第123回 『埼玉県営業便覧』にみる久喜町の商業
更新日:2024年4月1日
問い合わせ先:文化振興課文化財・歴史資料係
明治35年(1902)10月に全国営業便覧発行所から発行された『埼玉県営業便覧』は、明治期の埼玉県の町並みを知ることができる貴重な資料です(昭和52年に埼玉新聞社から復刻されています)。
その内容は、埼玉県の地理と沿革、町ごとの地誌である繁昌(はんじょう)記、町並図の3構成からなっています。また、名所・店舗等の写真、広告もあり、当時の様子を知ることができます。
『埼玉県営業便覧』には、現在の久喜市域では南埼玉郡菖蒲町、久喜町、北葛飾郡栗橋町が掲載されています。
久喜町は、明治期になって日本鉄道や東武鉄道が開業し、久喜駅が開設されると(明治18年日本鉄道(にほんてつどう)久喜駅開設、明治32年東武鉄道久喜駅開設)、物資輸送の拠点として発展していきました。
久喜町の繁昌記には、東武線と日本鉄道奥羽(おうう)線との交差するところにあって、汽車の便が非常によく、右は大宮経由で左は粕壁(かすかべ)経由で、わずかに2時間を出ないで東京に至ることができる、とあります。
久喜町の町並図には、約300の商店が記されていますが、久喜駅前には運送業、人力車業が多く見られ、貨物の運搬のために運輸業に従事した店が多くあったことが分かります。

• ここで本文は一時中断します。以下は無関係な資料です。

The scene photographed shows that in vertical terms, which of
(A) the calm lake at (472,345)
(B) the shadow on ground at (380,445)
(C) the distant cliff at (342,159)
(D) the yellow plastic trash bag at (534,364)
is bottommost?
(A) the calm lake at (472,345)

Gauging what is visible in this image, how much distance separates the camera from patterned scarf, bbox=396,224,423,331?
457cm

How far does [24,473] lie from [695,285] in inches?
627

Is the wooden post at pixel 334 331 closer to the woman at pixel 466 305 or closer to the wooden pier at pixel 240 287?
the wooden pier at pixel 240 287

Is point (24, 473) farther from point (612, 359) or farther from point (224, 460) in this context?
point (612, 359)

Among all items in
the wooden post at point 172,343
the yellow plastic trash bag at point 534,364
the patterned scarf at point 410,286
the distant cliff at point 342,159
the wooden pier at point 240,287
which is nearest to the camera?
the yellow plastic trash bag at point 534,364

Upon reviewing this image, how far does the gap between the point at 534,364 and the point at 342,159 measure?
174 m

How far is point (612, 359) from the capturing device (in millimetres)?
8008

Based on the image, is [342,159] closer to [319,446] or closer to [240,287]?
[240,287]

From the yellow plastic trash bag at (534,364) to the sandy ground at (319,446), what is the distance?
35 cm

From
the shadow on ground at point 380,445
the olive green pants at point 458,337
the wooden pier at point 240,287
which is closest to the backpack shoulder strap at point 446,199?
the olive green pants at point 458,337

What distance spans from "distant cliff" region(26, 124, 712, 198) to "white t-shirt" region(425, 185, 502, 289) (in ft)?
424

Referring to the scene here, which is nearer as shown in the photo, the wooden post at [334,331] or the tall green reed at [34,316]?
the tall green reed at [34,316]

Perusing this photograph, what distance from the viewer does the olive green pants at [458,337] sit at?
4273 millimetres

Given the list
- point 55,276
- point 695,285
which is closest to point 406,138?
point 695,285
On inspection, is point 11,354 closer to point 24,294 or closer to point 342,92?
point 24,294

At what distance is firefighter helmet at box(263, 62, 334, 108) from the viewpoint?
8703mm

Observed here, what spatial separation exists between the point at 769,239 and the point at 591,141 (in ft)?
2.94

また、白木綿(しろもめん)商が多いことも特徴といえます。町並図には20の白木綿商が見られます。白木綿は染色されていない糸で織る織物のことで、南埼玉郡は白木綿の主産地でした。なかでも久喜町はその一大産地・集積散地でしたが、町並図からもそれが裏付けられます。
繁昌記には、近傍(きんぼう)は農業を主とし、機織(はたおり)が近ごろは盛んである。鉄道路線の要衝(ようしょう)であるため商業も日々盛んになっている。物産は米穀を第一とし、白木綿がこれに次ぐ。養蚕(ようさん)、製茶もたいへん盛んである。銀行、倉庫、通運の三会社はいずれも盛大である、とあります。
『埼玉県営業便覧』は、この時代の町の様子について色々なことを教えてくれます。